Stored dataset items
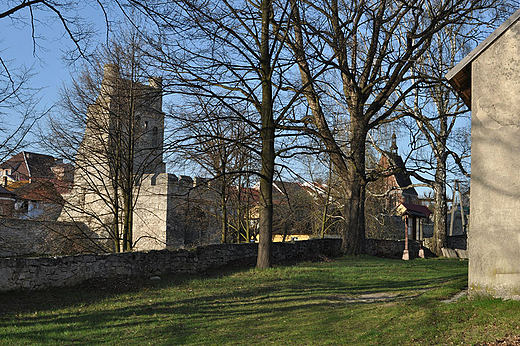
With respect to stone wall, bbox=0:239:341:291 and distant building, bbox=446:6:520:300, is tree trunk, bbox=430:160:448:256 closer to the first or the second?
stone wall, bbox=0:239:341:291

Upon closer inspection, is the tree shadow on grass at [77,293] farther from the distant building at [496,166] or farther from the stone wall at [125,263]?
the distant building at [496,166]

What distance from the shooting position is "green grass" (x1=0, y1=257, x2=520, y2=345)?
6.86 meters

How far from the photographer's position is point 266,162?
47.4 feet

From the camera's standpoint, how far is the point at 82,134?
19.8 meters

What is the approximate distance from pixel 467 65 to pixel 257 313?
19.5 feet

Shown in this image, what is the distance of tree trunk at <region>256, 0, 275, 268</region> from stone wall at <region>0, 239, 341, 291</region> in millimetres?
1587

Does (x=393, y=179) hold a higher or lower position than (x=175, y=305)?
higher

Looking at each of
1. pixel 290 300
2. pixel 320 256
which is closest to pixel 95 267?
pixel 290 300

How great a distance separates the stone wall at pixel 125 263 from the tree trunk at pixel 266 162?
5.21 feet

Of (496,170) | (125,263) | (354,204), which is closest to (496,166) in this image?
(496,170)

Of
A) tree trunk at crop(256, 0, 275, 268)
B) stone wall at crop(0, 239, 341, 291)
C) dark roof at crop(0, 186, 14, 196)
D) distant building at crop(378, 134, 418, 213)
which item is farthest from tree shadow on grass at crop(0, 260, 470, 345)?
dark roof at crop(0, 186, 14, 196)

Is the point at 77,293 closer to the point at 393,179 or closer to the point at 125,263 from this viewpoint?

- Goal of the exercise: Lay out every line of the items above as a JSON list of strings, one string per line. Skip blank lines and omit the pictures.

- Problem solution:
[
  "With respect to stone wall, bbox=0:239:341:291 and distant building, bbox=446:6:520:300, is tree trunk, bbox=430:160:448:256 closer to the first or the second?",
  "stone wall, bbox=0:239:341:291",
  "Upon closer inspection, is the tree shadow on grass at [77,293] farther from the distant building at [496,166] or farther from the stone wall at [125,263]?",
  "the distant building at [496,166]",
  "What distance from the shooting position is \"green grass\" (x1=0, y1=257, x2=520, y2=345)?",
  "6.86 meters",
  "How far from the photographer's position is point 266,162?",
  "47.4 feet",
  "From the camera's standpoint, how far is the point at 82,134?",
  "19.8 meters",
  "What is the approximate distance from pixel 467 65 to pixel 257 313?",
  "19.5 feet",
  "Shown in this image, what is the distance of tree trunk at <region>256, 0, 275, 268</region> from stone wall at <region>0, 239, 341, 291</region> in millimetres?",
  "1587",
  "Does (x=393, y=179) hold a higher or lower position than (x=175, y=305)?",
  "higher",
  "Looking at each of",
  "1. pixel 290 300",
  "2. pixel 320 256",
  "which is closest to pixel 95 267?",
  "pixel 290 300",
  "How great a distance separates the stone wall at pixel 125 263 from the tree trunk at pixel 266 162?",
  "5.21 feet",
  "Of (496,170) | (125,263) | (354,204), which is closest to (496,166) in this image?",
  "(496,170)",
  "Of",
  "A) tree trunk at crop(256, 0, 275, 268)",
  "B) stone wall at crop(0, 239, 341, 291)",
  "C) dark roof at crop(0, 186, 14, 196)",
  "D) distant building at crop(378, 134, 418, 213)",
  "which item is farthest from tree shadow on grass at crop(0, 260, 470, 345)?",
  "dark roof at crop(0, 186, 14, 196)",
  "Is the point at 77,293 closer to the point at 393,179 or closer to the point at 125,263 from this viewpoint?"
]